PREHEAT oven to 375° F.

COMBINE flour, baking soda and salt in small bowl. Beat butter, granulated sugar, brown sugar and vanilla extract in large mixer bowl until creamy. Add eggs, one at a time, beating well after each addition. Gradually beat in flour mixture. Stir in morsels and nuts. Drop by rounded tablespoon onto ungreased baking sheets.

BAKE for 9 to 11 minutes or until golden brown. Cool on baking sheets for 2 minutes; remove to wire racks to cool completely.
I make these cookies for myself every couple of weeks as a reward for good behavior. It takes a whopping 20 minutes to put the batter together and about an hour to crank out two dozen cookies. Baking things like this for myself is easy, allows me to control what I eat and doesn't expose me to E. Coli 0157:H7. make your own! It's cheaper, safer and provides a sense of accomplishment break 'n bakes can't.
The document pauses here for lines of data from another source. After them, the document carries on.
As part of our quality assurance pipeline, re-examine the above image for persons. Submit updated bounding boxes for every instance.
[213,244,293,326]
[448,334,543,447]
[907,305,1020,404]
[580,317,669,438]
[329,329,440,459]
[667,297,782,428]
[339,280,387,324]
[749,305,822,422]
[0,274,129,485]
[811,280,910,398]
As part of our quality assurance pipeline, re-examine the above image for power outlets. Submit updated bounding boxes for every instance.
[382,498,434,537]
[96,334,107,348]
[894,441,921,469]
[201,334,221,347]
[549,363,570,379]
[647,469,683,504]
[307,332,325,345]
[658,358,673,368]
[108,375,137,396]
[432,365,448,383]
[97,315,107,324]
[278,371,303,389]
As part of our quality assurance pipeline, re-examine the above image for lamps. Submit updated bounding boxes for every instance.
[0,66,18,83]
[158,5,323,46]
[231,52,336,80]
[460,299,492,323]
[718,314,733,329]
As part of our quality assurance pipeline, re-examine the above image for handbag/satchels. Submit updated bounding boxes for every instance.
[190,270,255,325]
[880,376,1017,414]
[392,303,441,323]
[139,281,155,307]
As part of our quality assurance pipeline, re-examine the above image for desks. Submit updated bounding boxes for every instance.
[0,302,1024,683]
  1. I agree. There are legitimate reasons for some convenience foods - I don't bake all my own bread for instance, and I keep some canned foods in the pantry - but pre-made cookie dough? I've never understood that at all.
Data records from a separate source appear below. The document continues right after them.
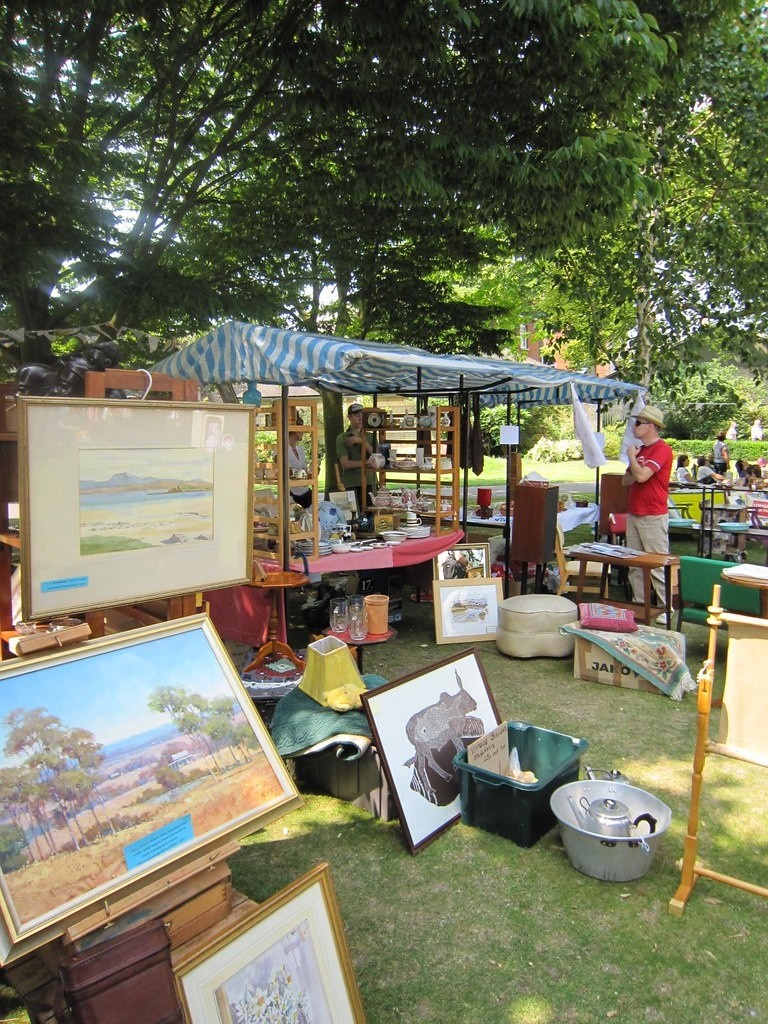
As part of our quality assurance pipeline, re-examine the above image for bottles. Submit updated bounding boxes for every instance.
[389,410,394,423]
[401,408,414,429]
[417,416,432,428]
[494,516,514,523]
[369,452,385,469]
[442,411,450,427]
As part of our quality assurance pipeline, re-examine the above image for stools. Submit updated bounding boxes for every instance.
[497,594,578,659]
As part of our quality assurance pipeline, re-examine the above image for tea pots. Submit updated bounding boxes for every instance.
[584,765,631,785]
[566,793,658,838]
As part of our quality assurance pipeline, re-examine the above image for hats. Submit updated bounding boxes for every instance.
[348,403,363,414]
[631,405,666,429]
    I don't own a microwave either.

    And you're right about the time/priorities issue, too.

  2. Hey! Welcome and thanks for the comment. I like to bake and I resent things like pre-made cookie dough because they short change the whole motive for baking. I bake not for the result, but for the joy the preparation gives me. I also like the generosity I feel when I'm baking for someone. I feel like baking from scratch is a gift not only of the finished product, but more importantly, it's a gift of intention. I care deeply about the people in my life and one of the ways that I show it is to give them my time and efforts int he form of bread or cookies or pies.
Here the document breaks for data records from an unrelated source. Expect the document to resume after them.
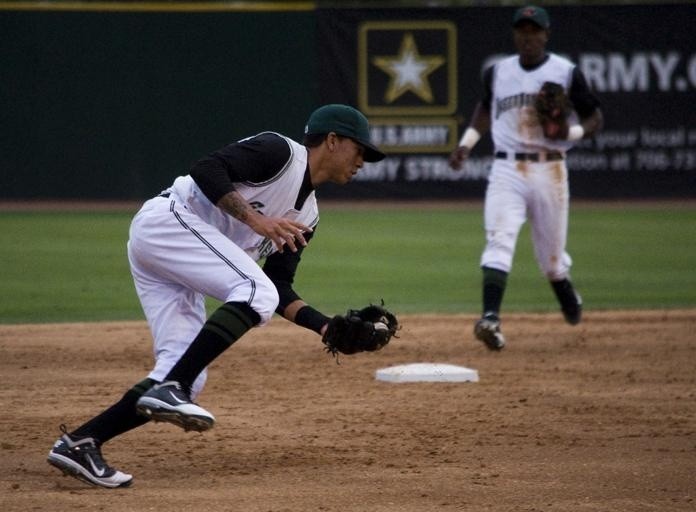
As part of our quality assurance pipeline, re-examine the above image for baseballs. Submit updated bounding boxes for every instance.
[374,322,388,332]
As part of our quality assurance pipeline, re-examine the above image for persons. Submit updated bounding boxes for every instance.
[448,6,603,350]
[45,103,398,491]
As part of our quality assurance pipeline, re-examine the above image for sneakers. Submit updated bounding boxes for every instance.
[550,277,583,326]
[136,380,216,433]
[46,424,133,489]
[473,311,506,351]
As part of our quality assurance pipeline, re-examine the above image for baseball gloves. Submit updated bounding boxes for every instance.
[324,308,398,354]
[535,81,569,142]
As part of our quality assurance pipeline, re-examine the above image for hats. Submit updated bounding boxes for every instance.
[304,104,387,163]
[513,6,550,28]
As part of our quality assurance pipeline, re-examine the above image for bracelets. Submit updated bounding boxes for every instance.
[459,125,483,151]
[566,124,585,142]
[294,303,330,334]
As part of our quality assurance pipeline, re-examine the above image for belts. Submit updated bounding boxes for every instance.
[497,151,564,162]
[160,192,187,209]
    Now with that said, I just checked out your blog. Very nice! A left-leaning mosaicist, I like you already. I just started following you on Twitter. Keep coming back, you're welcome any time.


  3. You should see the looks of astonishment when I show up at summer picnics with pies that I made...including the crust. It disgusts me that making a pie at home is a big deal.
    It's the same look I get when I reveal that I make most of my own bread and I don't have a breadmaker.

  4. I'm with you. I had a houseguest over the weekend and I baked bread to have for lunch. Why eat garbage when eating real food is so simple? Your own pie crusts, eh? In an homage to rolling hills of PA that begat me, I bake shoo-fly pies every Thanksgiving. People go insane over them. Scratch baking is the only way to go!

  5. I have a very close friend who considers 'homemade' is popping prepared food into the oven. Though academically very intelligent, the phrase 'made from scratch' is not in her vocabulary.... but then again I cannot play the piano like she does.....smiles. -Brenda-

  6. It's a high horse I like to climb atop from time to time. I send my laundry out to a service every week and I know there are people out there who are appalled by that practice. In my book, baking shortcuts are bad but laundry shortcuts are holy. Take me a with a grain of salt.

  7. Okay, I have to say that I love to cook and trying new recipes is an adventure. But those cookies, pre-scored and ready to bake have saved my rear more than once. As a busy mother of four, sometimes I have woken up on a Tuesday, realized it's really Wednesday, and seen the note that I need to send cookies for a school event. After a few choice words, those cookies have saved the day. Yeah, I have moments of guilt that I didn't pull out the bowl and mix the ingredients but I quickly get over it when I see that the children actually don't marvel over the freshness of the ingredients. So, yes, I love those cookies. I appreciate Nestle taking the precautions since we all love cookie dough but as soon as they get the kinks worked out, I will add some to my freezer. And for the scratch recipe, I will make those for you if you ever come visit!

  8. In the interest of full disclosure and in keeping with my advice to Brenda about taking me with a grain of salt, Nestle break and bakes are what prompted me to start baking my own from scratch. I have a weak spot for chocolate chip cookies and I wasn't satisfied with the amount of chips and walnuts in the break and bakes. So I went out on my own and started baking them the way my mother did. The sanctimony came later.